Later that day, the local news declared it was quite possibly the hottest weather for a Cubs home game in their long history. Over ten thousand games. With the humidity, it was forty-seven degrees Celsius. And my worries about rain could not have been more unfounded. There was blue sky for hundreds of miles.
I found the tickets on a seating chart online and I didn’t have the forethought to seek shade. So for three and a half hours, my poor wife and I baked in the sun in what I thought were the best seats we could find.
Every couple of innings, we had to replenish our paper napkin stock to absorb some of the sweat. Valerie took to placing them on her head, stating that she didn’t care anymore what it might look like.
I saw people being evacuated from the seating area to medical stations, transported in wheelchairs and packed with bags of ice, like fresh fish being flown in from the coast.
I saw a middle-aged woman putting a cold water bottle down the front of her tank top, moving it back and forth between her breasts, the expression on her face portraying sweet relief.
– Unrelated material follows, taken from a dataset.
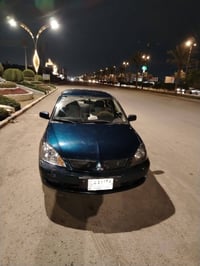 لانسر • ٢٠١٠ • اوتوماتيك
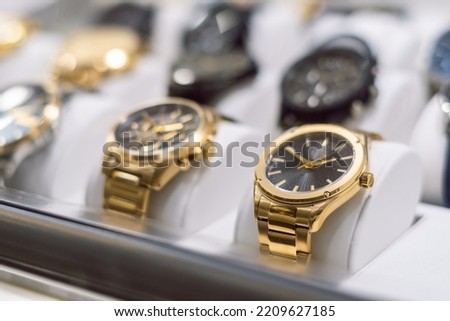 High-end gold-colored watches, exposed behind the window of a watch shop Royalty-Free Stock Photo #2209627185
When I returned from the concessions one time, I heard a woman who I had passed say of me, “Oh my Gaaad, he’s wearing an undershirt”.
At one point when there was a lull in the action and all that could be heard was the low murmur of the crowd, a woman stood up and declared loudly and incredulously, “Shit, is it ever hot!” She was heard by a thousand people. And no one could disagree.
One of the loudest cheers from the crowd that day came when a small cloud in an otherwise cloudless sky crossed paths with the sun. Those of us who were enduring the sun began to applaud and sigh gratefully for the respite. It happened another two or three times over the next hour or so and you could tell some of us in the crowd began to pay less attention to the play on the field than we did to the sky and any stray cloud that might offer us a few seconds of alleviation.
And the organ player had a sense of humour. The second time a cloud appeared and the crowd voiced appreciation, he played Jingle Bells. When does a ballpark organist ever play Jingle Bells?
By the bottom of the eighth, in a 10-6 ballgame, the sun finally tucked behind the grandstand and the worst of it was over. I don’t remember very much about the game itself but the hometown fans went home happy. There were cheers and songs and high-fives but I can’t help but think part of the joy the forty thousand fans were expressing had to do with the realization that we’d survived. We weren’t sure that we would but we did. And whether we were cheering for the Cubbies or the Twins, for the duration of the game, we were really all on the same side.